# Making Maps

If you have followed the [EM-DAT Python Tutorial 1](./python_tutorial_1_basic_operations_and_plotting.ipynb) or are already familiar with [`pandas`](https://pandas.pydata.org/) and [`matplotlib`](https://matplotlib.org/), this second tutorial will show you basic examples on how to make maps with the EM-DAT data using the [`geopandas`](https://geopandas.org/en/stable/) Python package.

**Note**: This tutorial is also available on the [EM-DAT Documentation Website](https://doc.emdat.be/docs/additional-resources-and-tutorials/tutorials/python_tutorial_2/).

## Import Modules

Let us import the necessary modules and print their versions. For this tutorial, we used `pandas` v.2.1.1, `geopandas` v.0.14.3, and `matplotlib` v.3.8.3. If your package versions are different, you may have to adapt this tutorial by checking the corresponding package documentation.

## Problem requirements
List each Python package for which the map-making tutorial gives a version number, along with that version.

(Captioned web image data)
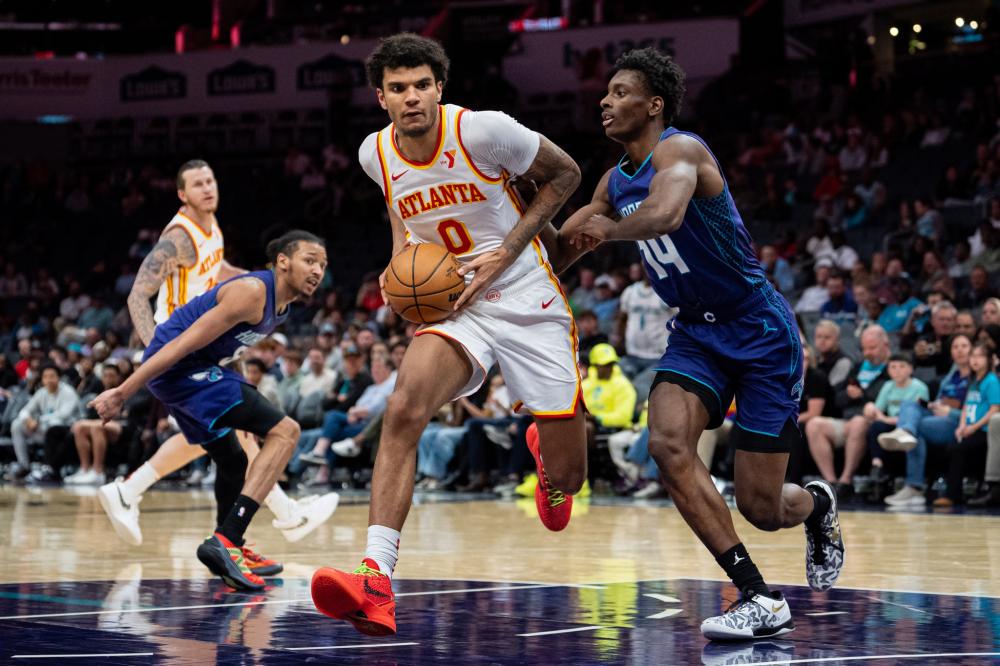 不是健康问 不是健康问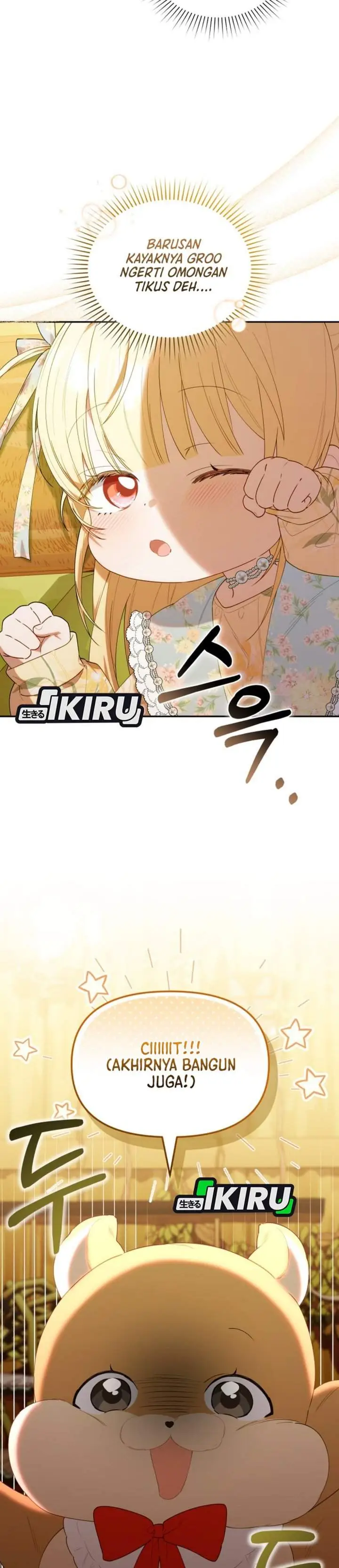 image-komik-dungeons-and-crayons-chapter-63-2/30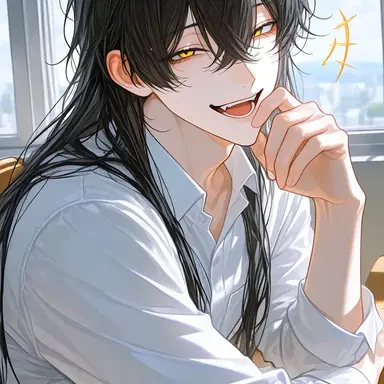 Profile image of 코하쿠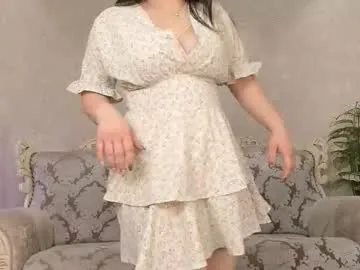 Loveame69 from Chaturbate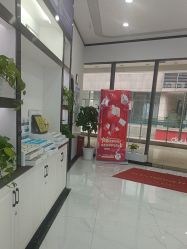 -蕾特恩专业祛痘·皮肤管理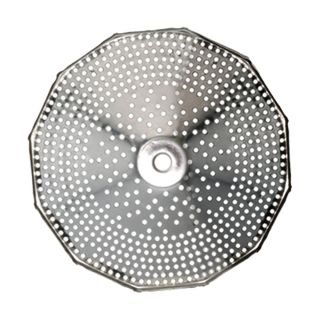 Sieve for St/st food mill n.3 - 2,5 mm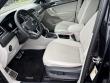 2022 Volkswagen Tiguan SE R-Line Black SUV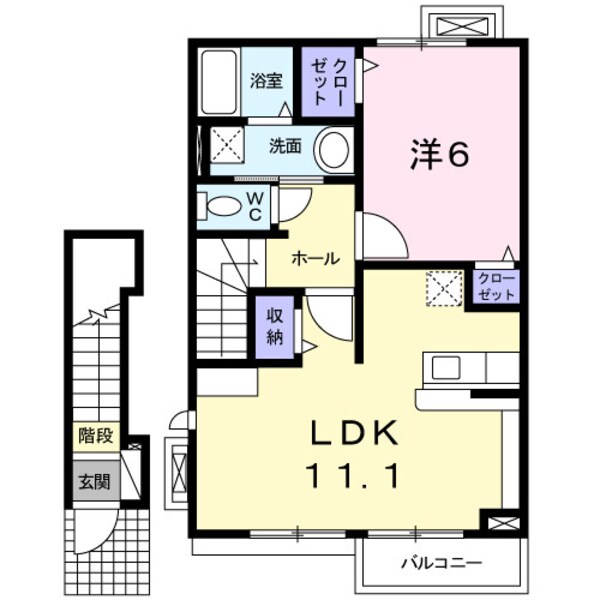 建物外観(外観)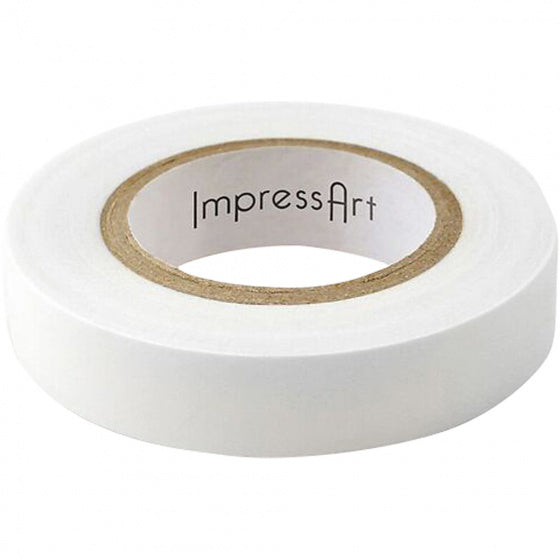 Tape wit 80 m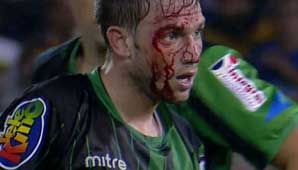 El corte de Iberbia y la locura de Coudet hicieron arder Twitter El corte de Iberbia y la locura de Coudet hicieron arder Twitter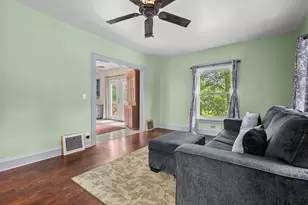 2812 N Westnedge Ave, Kalamazoo, MI 49004 - Photo 5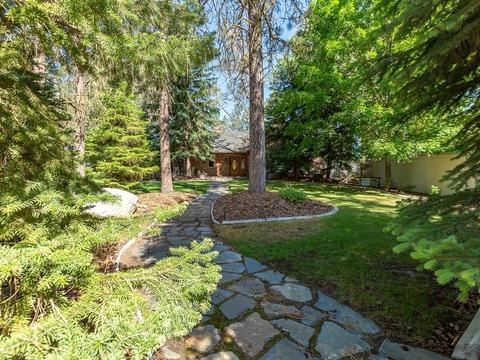 811 E Glencrest Dr, Spokane, WA 99208 photo 46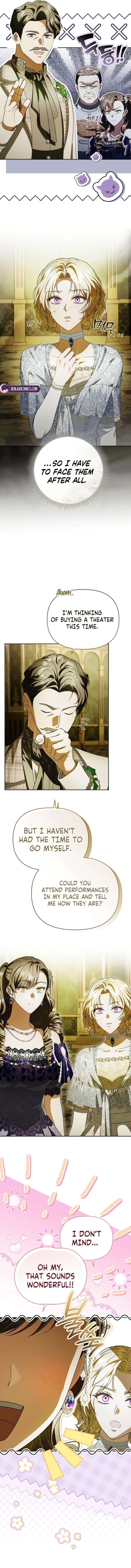 ch 39 9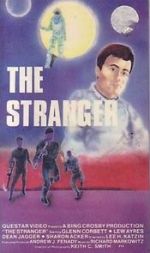 Watch The Stranger Watch123movies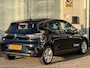 Renault Clio 1.6 E-Tech Full Hybrid 145 evolution | Demo | Navigatie | Achteruitrijcamera | DAB | LED | Airco | Cruise Control | All Season banden |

## Solution to the exercise
- pandas: v.2.1.1
- geopandas: v.0.14.3
- matplotlib: v.3.8.3